Collaboration & AI-Native Experiences
- Work closely with DIH, Smart Canvas, and AI teams to define how agents interact with structured data, context graphs, APIs, and tools in deterministic and reliable ways.
- Translate product requirements and user needs into technical designs that balance correctness, performance, latency, cost, and long-term maintainability.
- Participate in architecture reviews, design discussions, code reviews, and collaborative development practices that raise the overall engineering bar across the organization.
- Help shape the future of AI-native experiences by building the data foundations that power intelligent applications and agentic workflows.
What You Bring
- Bachelor's degree in Computer Science, Software Engineering, Data Engineering, Information Systems, or a related engineering discipline, or equivalent practical experience.
- 5+ years of professional software engineering experience, including substantial experience building backend systems, distributed systems, or data-intensive applications in production environments.
- Strong Python engineering skills, including modular architecture, dependency management, testing practices, observability, and production-grade code quality.
- Strong SQL and data modeling expertise, including schema design, indexing strategies, event-driven data models, and scalable analytical aggregations.
- Hands-on experience building incremental and idempotent data pipelines that handle duplicate, invalid, and late-arriving events without impacting downstream consumers.
- Experience with at least one major cloud platform (Azure, GCP, or AWS) and modern lakehouse technologies such as Databricks, Delta Lake, Spark, or equivalent architectures.
- Experience with streaming or messaging technologies such as Kafka, Pub/Sub, Event Hubs, or similar event-driven systems.
- Proven ability to diagnose and resolve production data issues, including data quality problems, schema evolution, backfills, replay scenarios, and performance bottlenecks.
- Strong written and verbal communication skills in English and experience collaborating effectively with globally distributed teams.
Nice to Have
- Experience building industrial, IoT, manufacturing, or operational data platforms.
- Familiarity with Digital Twin architectures and industrial data models.

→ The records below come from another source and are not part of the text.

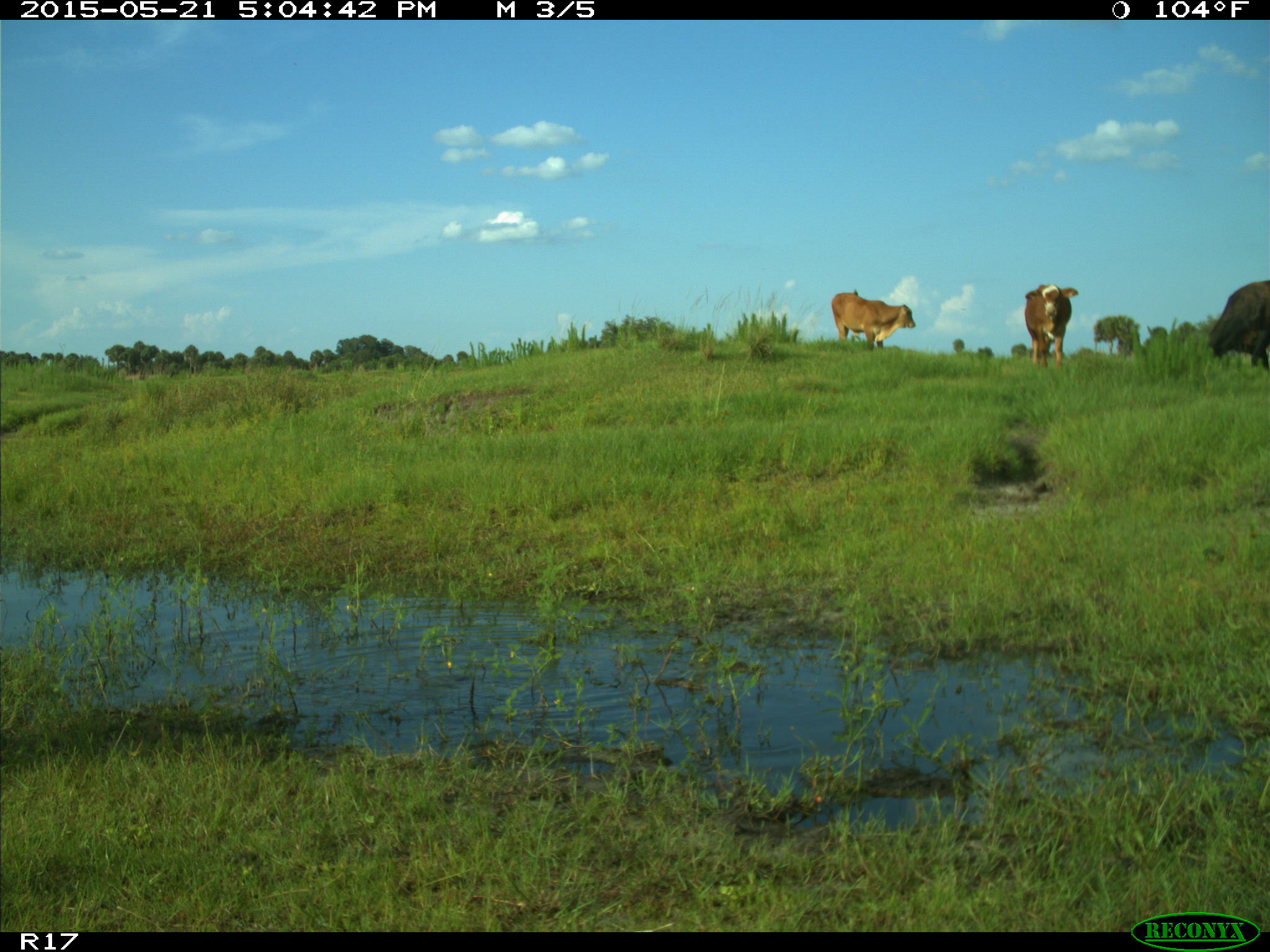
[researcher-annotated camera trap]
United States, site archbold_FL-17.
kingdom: Animalia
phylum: Chordata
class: Mammalia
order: Artiodactyla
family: Bovidae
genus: Bos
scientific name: Bos taurus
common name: domestic cow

- Experience with graph databases, context graphs, knowledge graphs, or relationship-centric data modeling.
- Exposure to AI/LLM-powered applications, including retrieval-augmented generation (RAG), agents, tool calling, or evaluation frameworks.

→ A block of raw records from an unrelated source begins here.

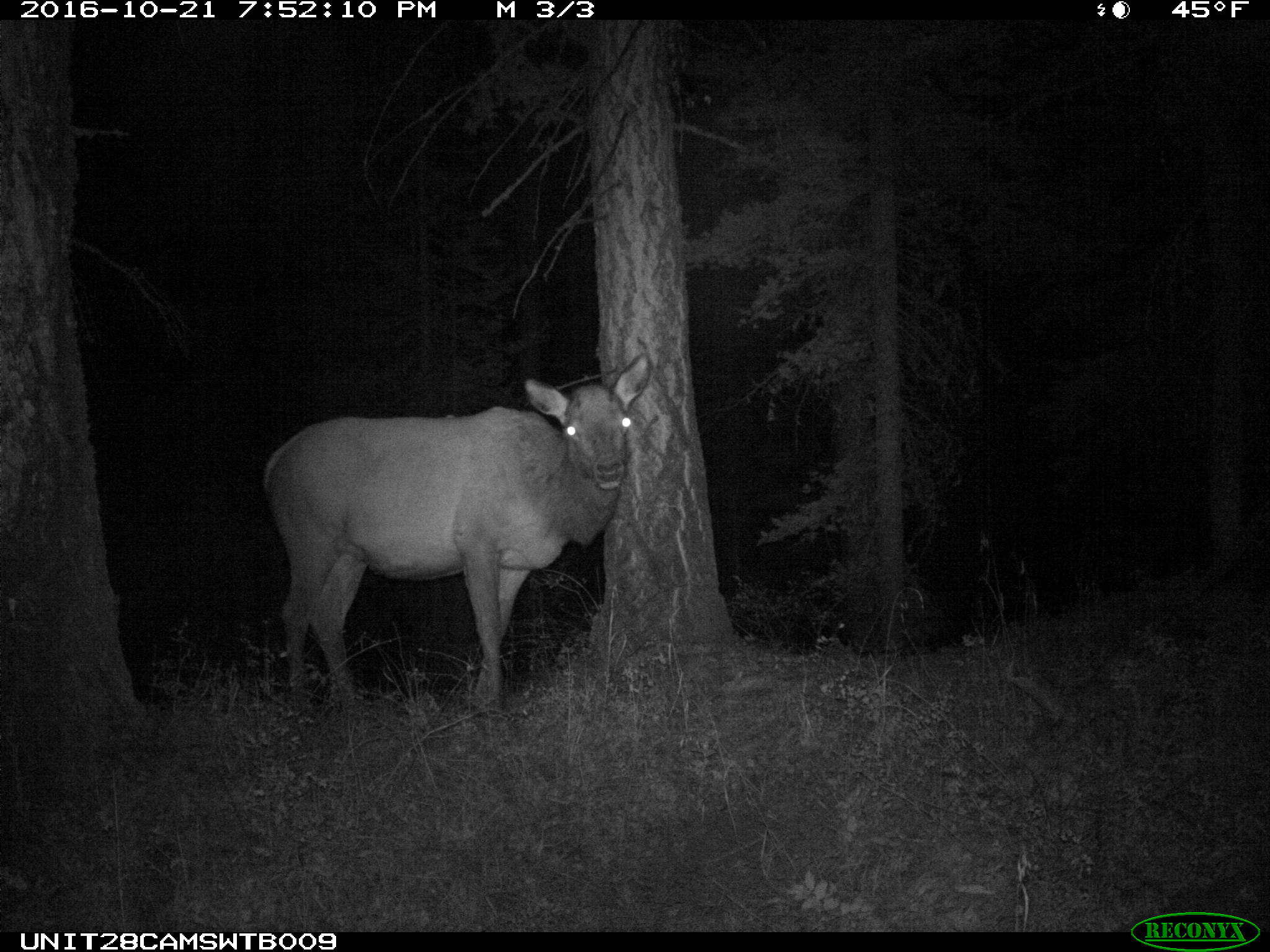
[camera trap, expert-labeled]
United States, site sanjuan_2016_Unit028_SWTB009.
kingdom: Animalia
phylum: Chordata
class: Mammalia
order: Artiodactyla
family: Cervidae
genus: Cervus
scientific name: Cervus elaphus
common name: red deer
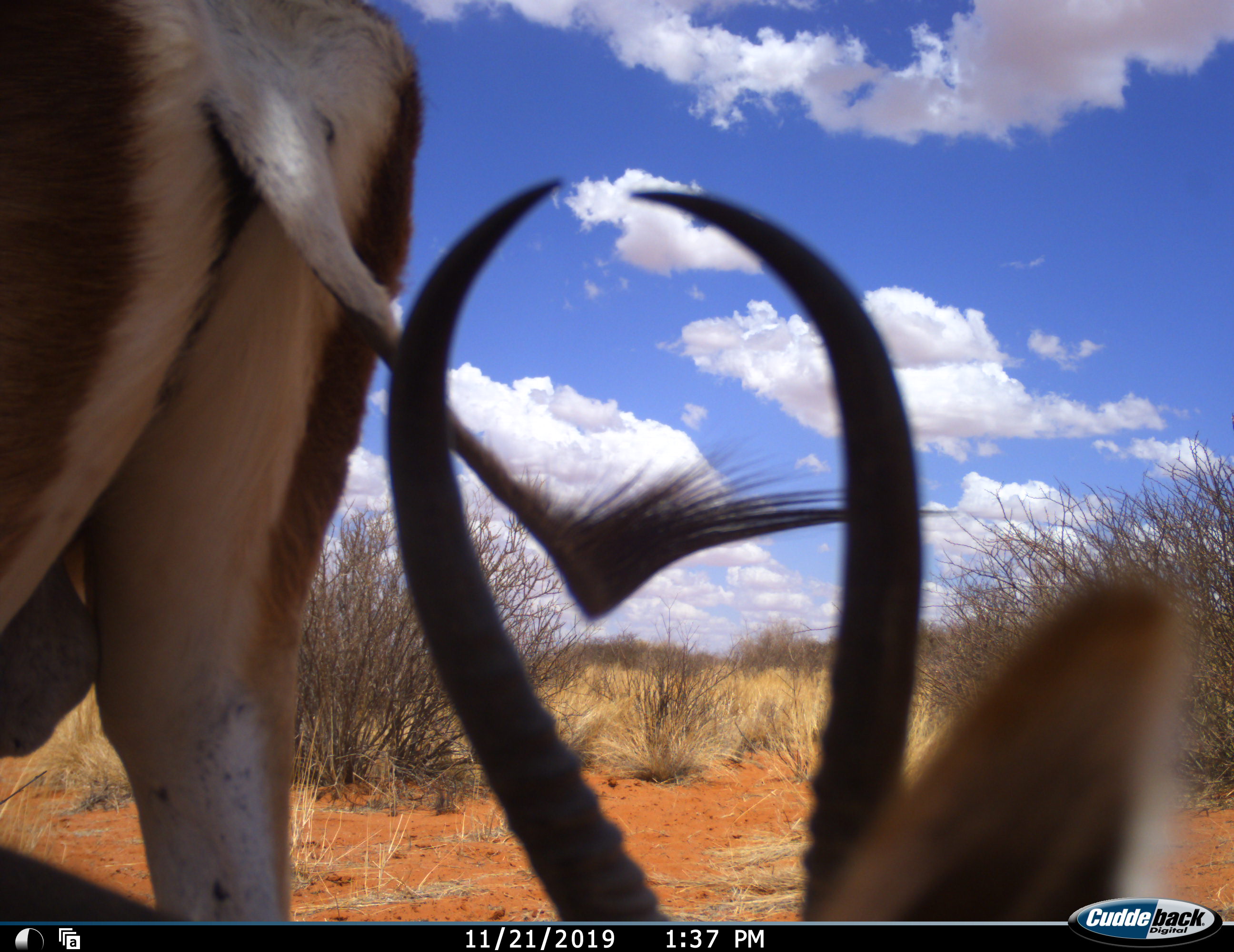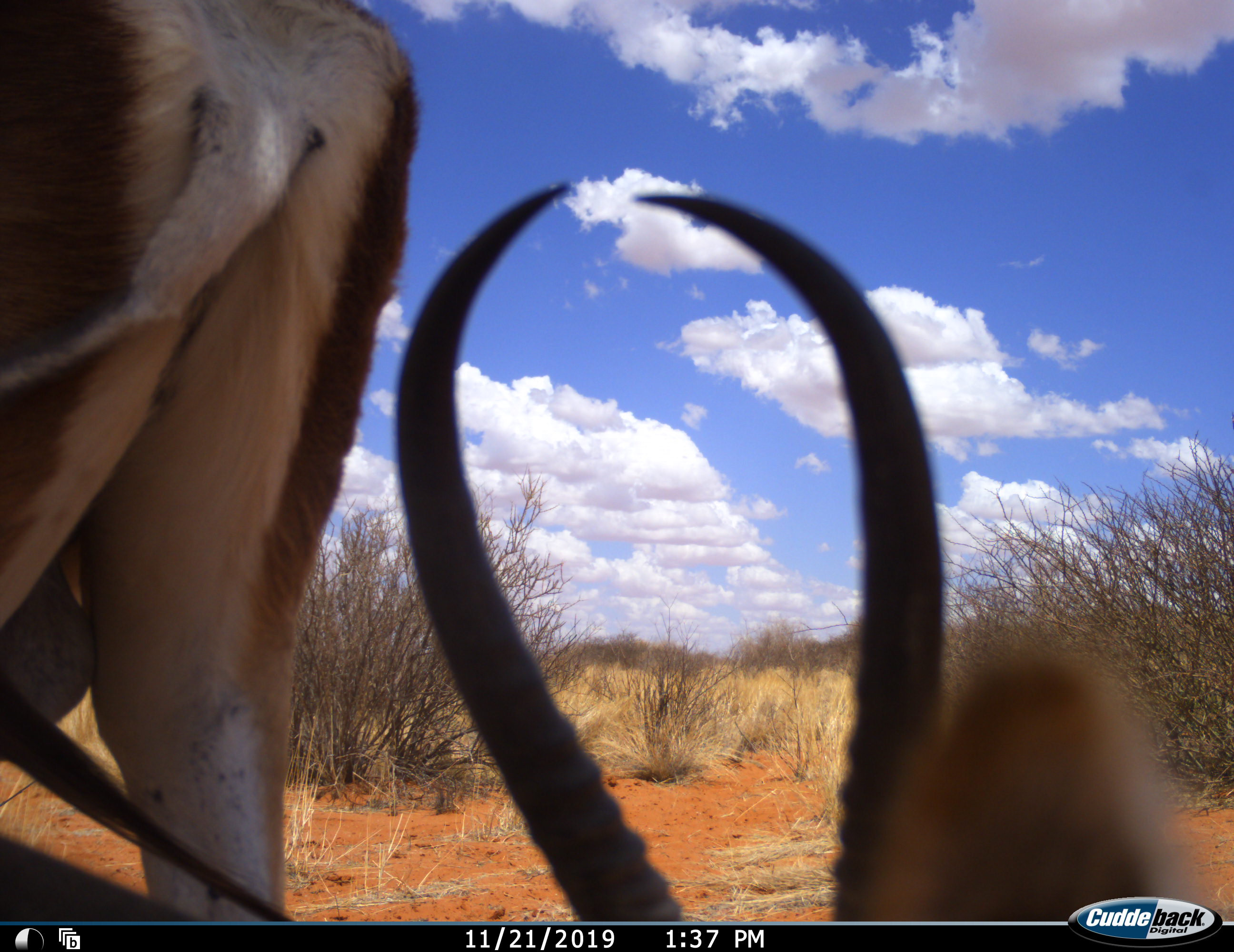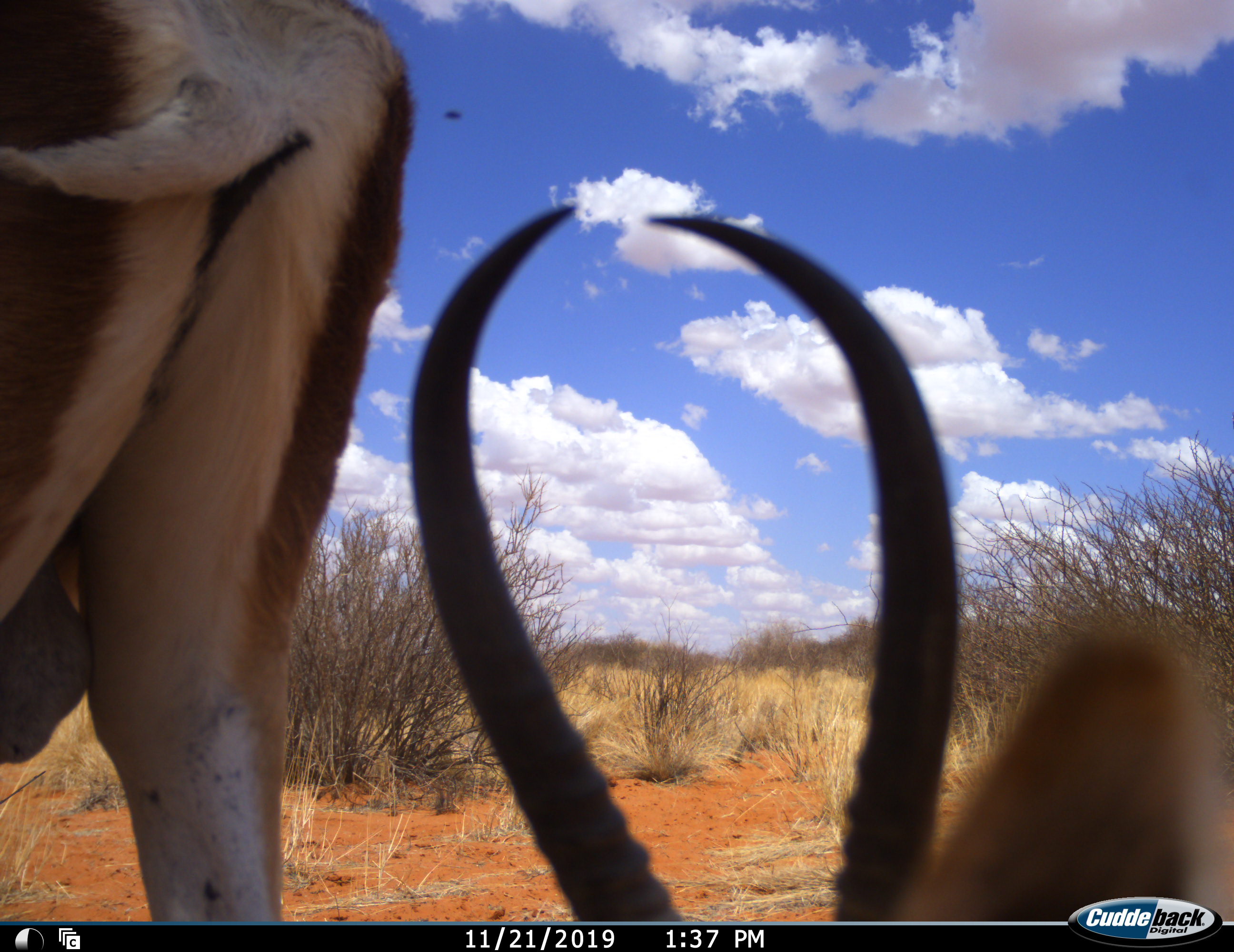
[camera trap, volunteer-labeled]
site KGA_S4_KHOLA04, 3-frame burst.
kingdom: Animalia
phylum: Chordata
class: Mammalia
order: Artiodactyla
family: Bovidae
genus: Antidorcas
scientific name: Antidorcas marsupialis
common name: springbok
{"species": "springbok (Antidorcas marsupialis)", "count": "2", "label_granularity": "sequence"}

- Experience working with Databricks or similar lakehouse platforms from both application and platform perspectives.
- Experience building data products that directly support AI agents, intelligent applications, or machine learning workflows.
Perks
- Stock options
- Paid parental leave
- Flex PTO
Augury is a people-first organization. We believe in fostering an inclusive environment in which employees feel encouraged to share their unique perspectives, leverage their strengths, and act authentically. We know that diverse teams are strong teams, and we welcome those from all backgrounds and varying experiences. We are committed to providing employees with a work environment free of discrimination and harassment. We believe that diversity is more than just good intentions, and we are committed to creating an inclusive environment for all employees.
Augury is a proud equal opportunity employer, we strive to create a work environment in which everyone, all applicants, employees, customers, guests, and vendors feel safe and comfortable. We commit to maintain a workplace that is free of any type of harassment and does not tolerate anyone intimidating, humiliating, or hurting others. We prohibit willful discrimination based on age, gender, ethnicity, race, color, religion, political opinions, sexual orientation, sexual identity or expression, military or veteran status, disability or any other characteristic protected by law.